FOR a serving general to publicly encourage military action abroad when Parliament has endorsed no such thing is a breach of the proper relationship between army and government.

General Nicholas Houghton’s comments to Sky News on Sunday are even worse.

For one thing he is not merely a serving general but the chief of the defence staff — the effective leader of the country’s armed forces.

For another, he spoke out on Remembrance Sunday.

On a solemn day when we remember the victims of previous conflicts, the general’s emotive language — that we “are letting our allies down” by not extending air strikes into Syria — looks to be a cynical attempt to manipulate popular sentiment in favour of war.
But thirdly and most importantly, he is wrong.

“In its most simplistic way, it’s like being asked to win a football match but not being able to go in the opponent’s half,” is how Houghton describes the admittedly confusing role being played by British forces when it comes to the so-called Islamic State (Isis) terror group.

This is because as part of a US-led coalition we are launching air strikes against Isis in Iraq, but are not (officially) doing so in Syria.

Isis controls a large and contiguous territory straddling much of Syria and Iraq. So why attack it in one country but not in the other?

Part of the answer lies in international law.

Such is the contempt shown for all rules of international conduct by Western powers since the end of the cold war that you can almost see ministers rolling their eyes when the words “international law” pop up.

But law is important because it remains the only constraint on “might is right” triumphalism, where any country can do whatever it can get away with.

We are bombing Isis in Iraq at the invitation of the Iraqi government, which makes it legal. Russia is bombing Isis in Syria at the invitation of the Syrian government, which makes that legal too.

But Syria has not invited Britain to bomb Isis on its territory. Probably because our government seems at least as intent on removing President Bashar al-Assad as it is on tackling Isis.

Liberals point out that Assad’s forces kill civilians too and claim equivalence between the regime and the terrorists. The narrative in Western capitals is that we somehow attack both Isis and Assad.

Aside from the sheer arrogance and imperial swagger of this assumption that the West should determine who governs Syria, the position is simply insane.

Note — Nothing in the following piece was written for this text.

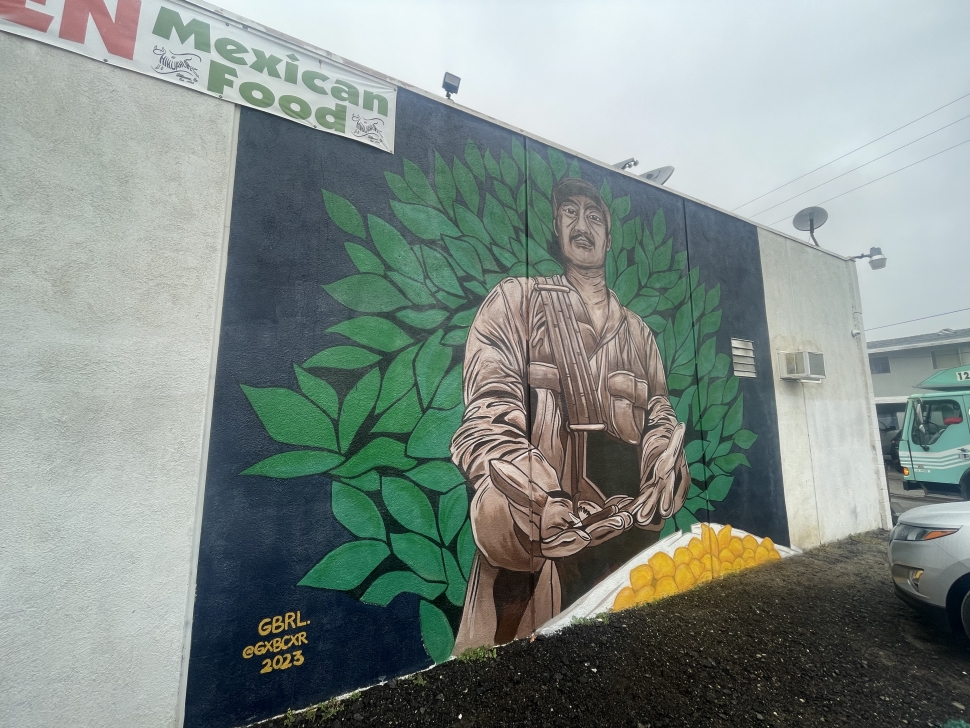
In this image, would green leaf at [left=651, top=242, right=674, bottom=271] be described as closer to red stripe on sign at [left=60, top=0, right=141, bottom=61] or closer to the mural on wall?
the mural on wall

The “third forces” in Syria, the likes of the Nusra Front or the Army of Conquest, are hardly less genocidal than Isis and in many cases are co-operating with it. None are remotely as strong as either Isis or the Syrian army, either.

Houghton says we aren’t making headway against Isis because we can’t bomb Syria.

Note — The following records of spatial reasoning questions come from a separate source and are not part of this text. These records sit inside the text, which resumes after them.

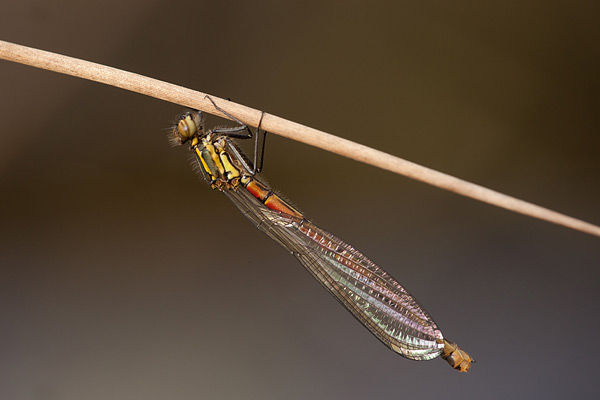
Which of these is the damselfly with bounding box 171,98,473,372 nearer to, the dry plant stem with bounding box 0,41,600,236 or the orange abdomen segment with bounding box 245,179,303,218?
the orange abdomen segment with bounding box 245,179,303,218

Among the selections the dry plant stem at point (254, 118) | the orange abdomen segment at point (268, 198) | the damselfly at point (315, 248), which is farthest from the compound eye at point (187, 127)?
the orange abdomen segment at point (268, 198)

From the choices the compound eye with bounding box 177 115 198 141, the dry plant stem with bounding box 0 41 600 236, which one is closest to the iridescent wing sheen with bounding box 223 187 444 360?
the compound eye with bounding box 177 115 198 141

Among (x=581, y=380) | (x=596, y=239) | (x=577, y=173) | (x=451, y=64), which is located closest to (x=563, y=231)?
(x=596, y=239)

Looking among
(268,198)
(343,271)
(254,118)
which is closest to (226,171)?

But if Russian aircraft are taking a heavier toll on the group than ours, it is more likely because Russia is co-ordinating its strikes closely with a Syrian ground offensive, and because confusion as to our own battle aims means Western forces avoid hitting Isis if they believe a strike will assist Syrian state forces.

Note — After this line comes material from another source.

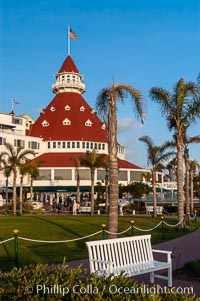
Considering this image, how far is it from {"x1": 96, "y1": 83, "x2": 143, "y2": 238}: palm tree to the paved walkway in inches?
90.6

That is before we even go into the murkier parts of this morass — the attacks by our Nato ally Turkey on Kurdish militias seeking to defend themselves from Isis, or the trails of blood and money that link the terrorists to another of our allies, Saudi Arabia.

If Britain is to take the fight to Isis, it must get round a table with all anti-Isis forces — including Syria, Russia and Iran as well as fellow Nato powers — to work out a common strategy.

Without that, extending the range of our air strikes is at best ineffective and at worst could be of actual assistance to one of the most bloodthirsty death cults the world has seen.